The producer is responsible for the publish process. This means it sends messages to a broker topic. The sent message is always written after the last offset of a partition. If there are several partitions within a topic, either the Round-Robin principle is used or the key is used to decide which topic is to be written to.

Consumer

Where messages are stored, there must also be an opportunity to read the data. This is done through a subscribe operation. This means that a consumer ‘subscribes’ to a topic from which he can read the messages based on the partition and the offset.

Consumer Group

Consumers can be divided into groups using a group.id. However, two consumers cannot read from the same Topic partition. However, it is possible for a consumer to read from several partitions. These are used to share large data streams that are generated by several producers.

Architecture

Now that we have looked at the basics of the Kafka Cluster, we now continue with the next parts, which complete Kafka.

Apache ZooKeeper

ZooKeeper is a core dependency, which is itself from Apache. This is a cluster that contains replicated ZooKeeper instances.
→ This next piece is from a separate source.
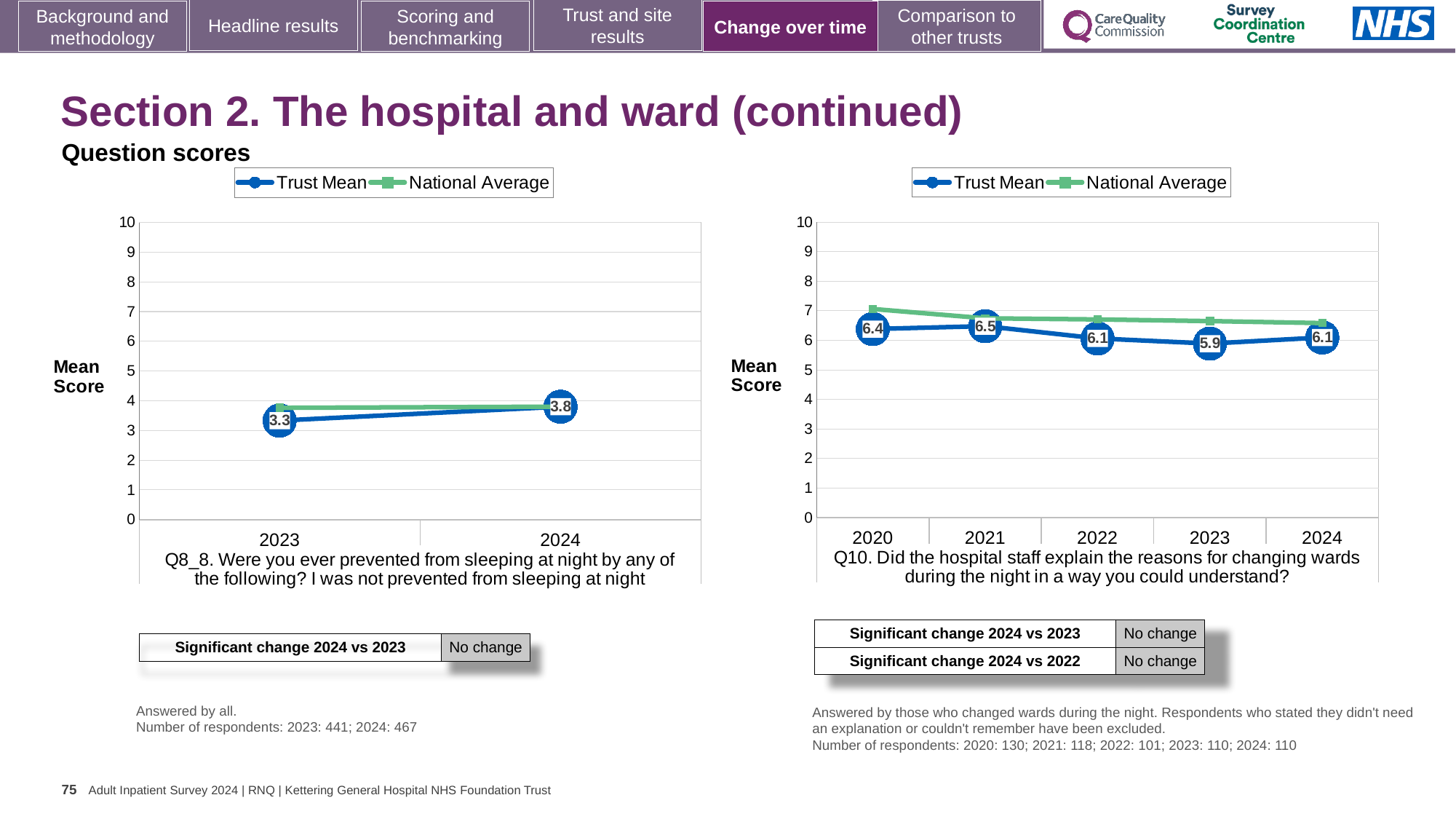
In the right chart (Q10), what is the Trust Mean score for 2023? 5.9 In the right chart (Q10), what is the difference between the Trust Mean in 2020 and in 2023? 0.5 In the left chart (Q8_8), what is the Trust Mean score for 2024? 3.8 How many series does the legend of the left chart (Q8_8) list? 2 How many years are shown on the x axis of the right chart (Q10)? 5 In the left chart (Q8_8), does the Trust Mean rise or fall from 2023 to 2024? rise In the right chart (Q10), what is the Trust Mean score for 2021? 6.5 In the left chart (Q8_8), by how much did the Trust Mean change from 2023 to 2024? 0.5 In the right chart (Q10), which year has the lowest Trust Mean score? 2023 In the right chart (Q10), which year has the highest Trust Mean score? 2021 In the right chart (Q10), is the National Average for 2020 greater or less than 6? greater In the left chart (Q8_8), what is the Trust Mean score for 2023? 3.3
As a coordination service, ZooKeeper is responsible for tracking and storing the status of brokers and consumers. It also takes care of the leader election of the various partitions.

Kafka Connect

Apache offers an integration toolkit so that you can exchange data between Kafka brokers and other systems. You can do this with the help of so-called connector plugins. Kafka Connect provides a framework so that you can integrate Kafka into external data sources such as databases. The advantage here is that external data is translated and transformed directly into the appropriate format.

There is the Source Connector, which sends external data to Kafka. And there is also the Sink Connector, which extracts data from Kafka.

Kafka MirrorMaker

The MirrorMaker is responsible for ensuring that the data is replicated between two Kafka clusters. A distinction is made between a source Kafka cluster and a target Kafka cluster.

Kafka exporter

This enables you to extract data as Prometheus metrics for analysis purposes. This includes information about offsets, consumer groups, and consumer lags. The latter is the delay time between the last message within a partition and the message that is currently being fetched from this partition by a consumer.

Kafka Bridge

The Kafka Bridge offers an API for integrating HTTP-based clients into a Kafka cluster.

Kafka Bridge Interface

A RESTful interface is offered via the bridge so that HTTP-based clients can communicate with Kafka. This saves the clients having to translate the Kafka Protocol There are two main resources through the API, Consumers & Topics. These are made accessible from ‘outside’ via endpoints so that communication with consumers and producers within the Kafka cluster can take place.

HTTP requests

The following requests are made available:

Send messages in a topic
Received messages from a top
Get a list of partitions from a topic
Create & delete consumers
Subscribing to topics in order to receive messages from them
Get a list of topics to which a consumer subscribes
Unsubscribe from topics
Assign partitions to a consumer

The messages can either be sent in JSON format or in Binary format. This allows clients to create and read messages, produce & consume, without having to use the Kafka protocol.

Stay tuned!

This text was automatically translated with our golang markdown translator.